• [Texto de origem]:
───
Bin Laden e o silêncio da justiça

Jorge Adelar Finatto

Somente a realização da justiça é capaz de estabelecer a paz e a verdade. Execuções sumárias, por mais eficazes e espetaculares que pareçam ser, não têm este poder.

A morte de Osama bin Laden por um comando militar americano, no Paquistão, foi divulgada e celebrada pelo presidente Barack Obama. Disse o governante dos Estados Unidos que o mundo está mais seguro agora. Será tão simples assim?

Perdeu-se, na verdade, uma boa oportunidade de avançar na construção de uma ordem jurídica e judicial internacional. Osama era tido como terrorista número um do planeta, líder da Al Qaeda, grupo responsável, segundo fontes norte-americanas, pelos atentados de 11 de setembro de 2001 nos Estados Unidos, que fizeram cerca de 3.200 mortos.

As terríveis cenas dos ataques terroristas contra as torres gêmeas do World Trade Center, em Nova York, falam por si. Poucas vezes no mundo se viu tamanha monstruosidade. Jamais se apagarão da memória humana as imagens dos aviões com passageiros sendo jogados sobre os edifícios e explodindo. A revolta da sociedade americana e mundial contra os atos de barbárie é perfeitamente compreensível e aceitável.

Todavia, o enfoque dos Estados Unidos e de outros países que também foram atingidos pelo terror, como Espanha e Inglaterra, deveria ser sempre o da persecução, prisão e julgamento dos responsáveis. A vingança, seja entre particulares ou aquela perpetrada pelo Estado, não se confunde com justiça.
───
• [Enunciado]: Você pode copiar na íntegra o texto acima sobre Bin Laden e o silêncio da justiça, sem mudar nenhuma palavra ou sinal?

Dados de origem
───
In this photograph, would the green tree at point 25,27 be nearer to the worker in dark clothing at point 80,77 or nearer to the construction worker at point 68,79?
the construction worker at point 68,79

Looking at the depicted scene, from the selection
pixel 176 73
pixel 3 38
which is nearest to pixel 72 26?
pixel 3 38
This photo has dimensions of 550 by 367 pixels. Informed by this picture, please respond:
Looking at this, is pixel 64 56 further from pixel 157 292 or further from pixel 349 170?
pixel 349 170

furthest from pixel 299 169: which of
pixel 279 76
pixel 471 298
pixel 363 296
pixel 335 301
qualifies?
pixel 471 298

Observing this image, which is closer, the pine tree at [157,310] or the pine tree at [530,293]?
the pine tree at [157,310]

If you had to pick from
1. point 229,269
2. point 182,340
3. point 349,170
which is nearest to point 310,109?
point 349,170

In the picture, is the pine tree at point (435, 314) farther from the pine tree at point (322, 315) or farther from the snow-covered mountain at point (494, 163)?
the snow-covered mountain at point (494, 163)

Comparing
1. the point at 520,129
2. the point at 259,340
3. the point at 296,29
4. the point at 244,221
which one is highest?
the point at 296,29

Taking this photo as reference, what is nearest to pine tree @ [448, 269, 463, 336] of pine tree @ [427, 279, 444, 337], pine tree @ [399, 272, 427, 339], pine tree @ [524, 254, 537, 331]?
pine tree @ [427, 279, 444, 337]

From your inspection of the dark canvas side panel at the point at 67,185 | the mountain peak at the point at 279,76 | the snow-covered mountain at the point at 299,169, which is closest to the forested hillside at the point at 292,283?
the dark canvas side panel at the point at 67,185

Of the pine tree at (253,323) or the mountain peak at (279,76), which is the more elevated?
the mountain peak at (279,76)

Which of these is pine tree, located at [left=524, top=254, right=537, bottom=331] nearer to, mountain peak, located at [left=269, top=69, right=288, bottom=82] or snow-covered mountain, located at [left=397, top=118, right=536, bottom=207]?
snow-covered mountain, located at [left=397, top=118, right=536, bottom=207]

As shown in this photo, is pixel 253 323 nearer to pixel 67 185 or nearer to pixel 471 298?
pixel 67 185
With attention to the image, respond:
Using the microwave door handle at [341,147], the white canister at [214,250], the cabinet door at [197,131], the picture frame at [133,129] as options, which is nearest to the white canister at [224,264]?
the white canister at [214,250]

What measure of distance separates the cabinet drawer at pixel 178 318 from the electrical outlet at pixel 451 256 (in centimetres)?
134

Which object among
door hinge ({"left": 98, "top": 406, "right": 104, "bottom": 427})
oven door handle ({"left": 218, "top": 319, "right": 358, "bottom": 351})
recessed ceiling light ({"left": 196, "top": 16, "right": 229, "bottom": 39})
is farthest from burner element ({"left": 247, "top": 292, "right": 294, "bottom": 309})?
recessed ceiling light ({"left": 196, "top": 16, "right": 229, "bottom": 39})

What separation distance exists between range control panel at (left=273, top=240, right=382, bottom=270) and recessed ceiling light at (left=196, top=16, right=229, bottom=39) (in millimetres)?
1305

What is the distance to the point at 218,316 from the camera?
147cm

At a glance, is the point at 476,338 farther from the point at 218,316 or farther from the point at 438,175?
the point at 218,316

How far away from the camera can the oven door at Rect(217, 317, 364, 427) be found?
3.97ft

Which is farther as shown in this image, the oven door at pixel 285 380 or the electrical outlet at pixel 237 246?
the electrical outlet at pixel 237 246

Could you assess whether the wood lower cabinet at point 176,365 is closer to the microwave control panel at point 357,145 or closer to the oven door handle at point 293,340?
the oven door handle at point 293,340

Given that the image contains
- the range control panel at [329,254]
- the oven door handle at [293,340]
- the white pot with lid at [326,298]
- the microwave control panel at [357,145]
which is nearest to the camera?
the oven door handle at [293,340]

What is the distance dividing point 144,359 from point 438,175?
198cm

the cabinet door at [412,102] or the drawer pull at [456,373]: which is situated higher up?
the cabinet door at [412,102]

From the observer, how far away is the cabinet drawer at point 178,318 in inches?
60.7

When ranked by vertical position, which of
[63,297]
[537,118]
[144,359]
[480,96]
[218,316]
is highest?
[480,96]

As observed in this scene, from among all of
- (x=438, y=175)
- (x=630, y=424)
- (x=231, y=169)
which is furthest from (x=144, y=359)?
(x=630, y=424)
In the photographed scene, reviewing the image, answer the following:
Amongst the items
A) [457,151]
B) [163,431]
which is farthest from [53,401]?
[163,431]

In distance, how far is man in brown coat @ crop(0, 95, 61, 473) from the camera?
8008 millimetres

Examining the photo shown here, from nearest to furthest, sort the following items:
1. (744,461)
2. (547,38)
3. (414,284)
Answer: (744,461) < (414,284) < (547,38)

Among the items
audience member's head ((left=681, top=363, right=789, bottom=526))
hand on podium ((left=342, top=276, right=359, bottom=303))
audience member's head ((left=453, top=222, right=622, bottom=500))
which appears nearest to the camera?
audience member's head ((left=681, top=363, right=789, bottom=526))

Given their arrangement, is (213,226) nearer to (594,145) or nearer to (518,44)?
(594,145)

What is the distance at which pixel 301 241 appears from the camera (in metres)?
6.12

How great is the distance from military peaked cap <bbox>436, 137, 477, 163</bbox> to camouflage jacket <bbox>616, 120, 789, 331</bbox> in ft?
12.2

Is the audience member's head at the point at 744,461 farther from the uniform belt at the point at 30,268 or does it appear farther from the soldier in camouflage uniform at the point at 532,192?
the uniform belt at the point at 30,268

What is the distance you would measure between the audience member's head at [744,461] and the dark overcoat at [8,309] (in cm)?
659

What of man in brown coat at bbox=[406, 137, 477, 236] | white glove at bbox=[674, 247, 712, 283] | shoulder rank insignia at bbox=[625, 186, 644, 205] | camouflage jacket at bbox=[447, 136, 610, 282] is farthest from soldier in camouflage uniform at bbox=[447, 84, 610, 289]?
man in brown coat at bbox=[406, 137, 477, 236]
───
• [Resolução]:
Bin Laden e o silêncio da justiça

Jorge Adelar Finatto

Somente a realização da justiça é capaz de estabelecer a paz e a verdade. Execuções sumárias, por mais eficazes e espetaculares que pareçam ser, não têm este poder.

A morte de Osama bin Laden por um comando militar americano, no Paquistão, foi divulgada e celebrada pelo presidente Barack Obama. Disse o governante dos Estados Unidos que o mundo está mais seguro agora. Será tão simples assim?

Perdeu-se, na verdade, uma boa oportunidade de avançar na construção de uma ordem jurídica e judicial internacional. Osama era tido como terrorista número um do planeta, líder da Al Qaeda, grupo responsável, segundo fontes norte-americanas, pelos atentados de 11 de setembro de 2001 nos Estados Unidos, que fizeram cerca de 3.200 mortos.

As terríveis cenas dos ataques terroristas contra as torres gêmeas do World Trade Center, em Nova York, falam por si. Poucas vezes no mundo se viu tamanha monstruosidade. Jamais se apagarão da memória humana as imagens dos aviões com passageiros sendo jogados sobre os edifícios e explodindo. A revolta da sociedade americana e mundial contra os atos de barbárie é perfeitamente compreensível e aceitável.

Todavia, o enfoque dos Estados Unidos e de outros países que também foram atingidos pelo terror, como Espanha e Inglaterra, deveria ser sempre o da persecução, prisão e julgamento dos responsáveis. A vingança, seja entre particulares ou aquela perpetrada pelo Estado, não se confunde com justiça.